SUPPLIED TEXT ->
----
In 1912 he was elected representative to the Reichstag by the people of Potsdam-Osthavelland, under the very window of the Kaiser. The announcement of his success was met with wild demonstrations of delight. The sentiments of the surging crowds before the office of the Berlin Vorwärts when the result of the election was made public were voiced by a young workingman, when he exclaimed, "The new voice of freedom will be heard from now on in the Reichstag." In the Reichstag Liebknecht hurled with renewed zeal his invectives against the huge armaments and militarism of Germany.
Liebknecht the man is of the kindest nature and frankest personality. There is to be seen in his make-up no grain of pretentiousness, of false pride—indeed, he usually lunches quite happily upon a sandwich in the train, too busy to find any other time for his meal. His home life is ideal. His present wife—his first died in 1912—is a Russian by birth, a graduate of the University of Heidelberg, and an ideal companion and helpmate.
----
SOURCE MATERIAL ->
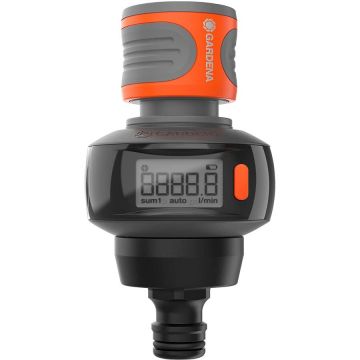 AquaCount Water Meter, measuring device (grey/orange)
----
WORK INSTRUCTIONS ->
1 > In the passage on Liebknecht, from which university did his present wife graduate?
2 > For each statement, say whether the passage on Liebknecht agrees with it, and quote the words of the passage that decide it: (a) Liebknecht was elected to the Reichstag in 1912. (b) Liebknecht usually takes his lunch at a leisurely sit-down meal. (c) In the Reichstag, Liebknecht spoke in favor of Germany's armaments.
3 > Extend the passage on Liebknecht, picking up right after its final sentence.

EXERCISE RESPONSES ->
1 > The University of Heidelberg.

2 >
(a) Yes: "In 1912 he was elected representative to the Reichstag by the people of Potsdam-Osthavelland."
(b) No: "he usually lunches quite happily upon a sandwich in the train, too busy to find any other time for his meal."
(c) No: "Liebknecht hurled with renewed zeal his invectives against the huge armaments and militarism of Germany."

3 >
On August 3rd and 4th, 1914, the Social-Democratic members of the Reichstag called a special meeting in order to decide what stand the party should take on the War.
At the first vote taken, ninety-four members were for voting for the budget and only fourteen against. At the last there were only three who held out to the end—Liebknecht, Ledebour, and Haase.
The officials of the party tried to give the impression that there were no differences of opinion in the party, but Liebknecht wrote the following letter, which was published in the Bürger Zeitung, Bremen, September 18, 1914.
"I understand that several members of the Socialist Party have written all manner of statements to the press with regard to the deliberations of the Socialist Party in the Reichstag on August 3rd and 4th.
"According to these reports, there were no serious differences of opinion in our party in regard to the political situation and our own position, and decisions to assent to war credits are alleged to have been arrived at unanimously. In order to prevent the dissemination of an inadmissible fiction I feel it to be my duty to put on record the fact that the issues [Pg 26]involved gave rise to diametrically opposite views within our party parliament, and these opposing views found expression with a violence hitherto unknown in our deliberations.
"It is also entirely untrue to say that assent to the war credits was given unanimously."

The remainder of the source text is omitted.